**SELECTED EXTRACT**
.....

Sure Fire Ways NOT to Impress Your Father-in-Law.

July 24, 2009 2 comments

From a son-in-law’s point of view, there are certain events, happenings, and/or interactions with their potential father-in-law that are fairly defining of how the rest of his life could potentially play out.  One such incident occurred to me, the first time my now father-in-law, Dennis, lent me his truck.

 My now wife and I had been dating for a while, and I had worked my way into the good books to the point that Dennis made the conscious decision that I was worthy of this new truck-lending-level designation.  Definitely a big moment for me.  As he gave me the keys on that snowy, Saskatchewan winter afternoon, my face beamed appreciation and emitted kind words of thanks; while my brain fretted and kept repeating, “DON’T CRASH DON’T CRASH DON’T CRASH DON’T CRASH…”  We got into the truck, fastened our seatbelts snugly,  I checked all the mirrors multiple times, and headed into town, no problem.  We got done whatever it was we were doing in town, and then started home.  The drive had gone well, not a problem to be had, now all I gotta do is pull back in the driveway and… *BUMP* err…umm, what was that?  Why is the right front tire a foot lower than the rest of the tires????!!!!???

 Turns out that the snow had been dumping so heavily that day, that it had literally filled the ditch to a level point between the road and their property, and as I pulled into what I believed to be the driveway, my right front had committed a few steps too early.  So there we were, Karm and I, sitting in the truck, staring at each other, on my first borrowed truck trip, and I had just put it in the ditch.  Perfect.

.....

**ENTRIES PROVIDED**
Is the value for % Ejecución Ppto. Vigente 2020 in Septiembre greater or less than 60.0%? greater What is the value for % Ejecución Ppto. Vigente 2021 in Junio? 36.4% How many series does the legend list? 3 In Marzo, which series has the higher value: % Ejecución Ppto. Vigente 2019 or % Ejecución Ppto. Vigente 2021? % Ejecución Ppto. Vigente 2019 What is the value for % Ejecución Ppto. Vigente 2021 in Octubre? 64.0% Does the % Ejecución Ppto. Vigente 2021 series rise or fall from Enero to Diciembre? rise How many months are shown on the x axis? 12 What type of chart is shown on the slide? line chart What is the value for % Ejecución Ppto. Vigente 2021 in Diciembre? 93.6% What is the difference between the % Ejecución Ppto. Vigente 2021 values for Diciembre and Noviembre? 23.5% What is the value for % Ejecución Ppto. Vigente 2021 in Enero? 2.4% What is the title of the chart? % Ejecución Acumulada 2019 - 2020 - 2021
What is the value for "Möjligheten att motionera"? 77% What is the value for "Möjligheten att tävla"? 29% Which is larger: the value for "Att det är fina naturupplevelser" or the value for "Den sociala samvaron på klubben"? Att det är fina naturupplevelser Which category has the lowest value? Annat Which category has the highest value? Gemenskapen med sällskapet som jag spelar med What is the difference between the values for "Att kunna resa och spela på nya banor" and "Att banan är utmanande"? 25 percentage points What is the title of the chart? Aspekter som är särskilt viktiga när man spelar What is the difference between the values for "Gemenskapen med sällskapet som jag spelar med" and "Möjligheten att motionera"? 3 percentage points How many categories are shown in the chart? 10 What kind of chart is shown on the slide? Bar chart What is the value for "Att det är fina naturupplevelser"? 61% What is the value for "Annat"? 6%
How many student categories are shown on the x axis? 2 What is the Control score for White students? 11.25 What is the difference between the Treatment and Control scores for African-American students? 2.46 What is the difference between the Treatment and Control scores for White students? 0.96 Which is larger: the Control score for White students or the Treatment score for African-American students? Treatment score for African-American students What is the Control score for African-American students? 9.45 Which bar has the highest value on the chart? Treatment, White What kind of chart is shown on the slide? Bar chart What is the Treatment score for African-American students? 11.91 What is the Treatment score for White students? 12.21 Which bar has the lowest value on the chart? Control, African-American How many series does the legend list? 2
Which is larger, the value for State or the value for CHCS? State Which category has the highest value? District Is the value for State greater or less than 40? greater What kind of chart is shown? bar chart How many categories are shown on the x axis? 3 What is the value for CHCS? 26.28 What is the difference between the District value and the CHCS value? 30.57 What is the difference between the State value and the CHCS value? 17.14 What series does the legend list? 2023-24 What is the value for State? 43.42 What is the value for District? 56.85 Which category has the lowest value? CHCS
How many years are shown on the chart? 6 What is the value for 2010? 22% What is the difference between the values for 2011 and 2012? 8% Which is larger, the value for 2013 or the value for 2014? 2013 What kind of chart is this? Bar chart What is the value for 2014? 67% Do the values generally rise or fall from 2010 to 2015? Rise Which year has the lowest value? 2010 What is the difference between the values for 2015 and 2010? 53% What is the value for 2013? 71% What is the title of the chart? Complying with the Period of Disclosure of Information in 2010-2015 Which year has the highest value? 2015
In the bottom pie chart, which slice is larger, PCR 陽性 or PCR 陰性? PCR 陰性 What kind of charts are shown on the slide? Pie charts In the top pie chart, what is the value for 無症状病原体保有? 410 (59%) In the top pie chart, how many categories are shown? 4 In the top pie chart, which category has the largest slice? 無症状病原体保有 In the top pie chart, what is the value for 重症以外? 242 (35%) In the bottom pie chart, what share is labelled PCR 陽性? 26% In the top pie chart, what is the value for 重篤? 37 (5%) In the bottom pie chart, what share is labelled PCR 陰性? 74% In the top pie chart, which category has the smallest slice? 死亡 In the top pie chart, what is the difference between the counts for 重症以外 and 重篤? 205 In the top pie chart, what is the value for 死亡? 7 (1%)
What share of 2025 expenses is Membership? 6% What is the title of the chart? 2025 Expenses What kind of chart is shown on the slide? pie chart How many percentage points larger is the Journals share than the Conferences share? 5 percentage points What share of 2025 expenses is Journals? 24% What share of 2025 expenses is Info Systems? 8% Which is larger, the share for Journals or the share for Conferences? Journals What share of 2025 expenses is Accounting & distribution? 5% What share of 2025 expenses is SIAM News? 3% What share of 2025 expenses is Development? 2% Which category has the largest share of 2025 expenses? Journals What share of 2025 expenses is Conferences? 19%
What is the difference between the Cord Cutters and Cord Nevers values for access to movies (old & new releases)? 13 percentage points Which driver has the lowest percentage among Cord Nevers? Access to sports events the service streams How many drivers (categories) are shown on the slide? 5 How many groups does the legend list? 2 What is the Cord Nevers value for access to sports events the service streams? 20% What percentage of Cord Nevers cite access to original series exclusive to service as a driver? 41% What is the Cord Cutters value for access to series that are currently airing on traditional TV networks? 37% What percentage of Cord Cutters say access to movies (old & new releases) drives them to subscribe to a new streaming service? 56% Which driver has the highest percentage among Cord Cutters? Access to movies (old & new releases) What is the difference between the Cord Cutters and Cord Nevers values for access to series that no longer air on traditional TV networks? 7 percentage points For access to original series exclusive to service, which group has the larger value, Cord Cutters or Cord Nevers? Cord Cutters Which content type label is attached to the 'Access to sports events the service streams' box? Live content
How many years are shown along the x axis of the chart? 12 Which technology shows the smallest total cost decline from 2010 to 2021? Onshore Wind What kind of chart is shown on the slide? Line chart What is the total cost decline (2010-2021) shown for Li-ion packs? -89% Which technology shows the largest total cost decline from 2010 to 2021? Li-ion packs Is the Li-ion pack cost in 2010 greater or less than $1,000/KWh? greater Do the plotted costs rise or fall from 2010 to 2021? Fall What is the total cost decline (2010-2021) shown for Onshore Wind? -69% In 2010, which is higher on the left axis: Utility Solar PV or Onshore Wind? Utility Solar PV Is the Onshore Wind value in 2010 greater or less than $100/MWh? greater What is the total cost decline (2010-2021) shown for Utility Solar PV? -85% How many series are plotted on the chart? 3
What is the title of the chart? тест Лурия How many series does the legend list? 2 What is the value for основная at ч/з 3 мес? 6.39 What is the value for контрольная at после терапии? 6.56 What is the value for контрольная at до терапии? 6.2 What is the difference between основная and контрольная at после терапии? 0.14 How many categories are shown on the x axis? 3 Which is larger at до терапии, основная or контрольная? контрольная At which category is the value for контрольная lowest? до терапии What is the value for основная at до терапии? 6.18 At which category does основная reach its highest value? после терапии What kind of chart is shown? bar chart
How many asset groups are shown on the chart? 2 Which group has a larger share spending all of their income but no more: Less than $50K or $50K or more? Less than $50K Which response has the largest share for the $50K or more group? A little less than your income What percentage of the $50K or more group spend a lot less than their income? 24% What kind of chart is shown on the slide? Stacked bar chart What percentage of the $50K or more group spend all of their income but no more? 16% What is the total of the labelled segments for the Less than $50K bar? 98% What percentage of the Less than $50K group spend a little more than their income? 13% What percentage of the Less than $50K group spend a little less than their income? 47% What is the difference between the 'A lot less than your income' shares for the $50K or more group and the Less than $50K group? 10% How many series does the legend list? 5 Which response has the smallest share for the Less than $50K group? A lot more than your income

.....

**REQUIREMENT 1**
In the truck-borrowing story:
(a) What is the name of the father-in-law?
(b) In which province did the snowy winter afternoon take place?
(c) Which tire ended up lower than the rest?
**REQUIREMENT 2**
Can you write the next part of the truck-borrowing story, picking up after "Perfect."?
The lines aren't needed for any of this.

**WRITTEN REPLY 1**
(a) Dennis
(b) Saskatchewan
(c) The right front tire

**WRITTEN REPLY 2**
 Suddenly, but not unexpectedly, who should come calmly strolling out of the house but Dennis himself.  Words cannot correctly describe the thoughts that must have been running through my brain.  I assume mostly fear and apologies.  He, of course, asked me what happened, and I ran down the story.  Suprisingly (and quite thankfully) he wasn’t angry, we concluded to begin the process of getting the truck out of said ditch.  So we’re doing the forward-reverse-forward-reverse rocking trick, the bouncing the front axles trick, pushing, pulling…all no good.  We tried putting wooden planks (that he happened to have laying against the garage, suspiciously) under the tires and driving on them.  No dice.  Also, it’s the middle of winter in Saskatchewan, we’re outside, running out of ideas, and it’s REALLY cold.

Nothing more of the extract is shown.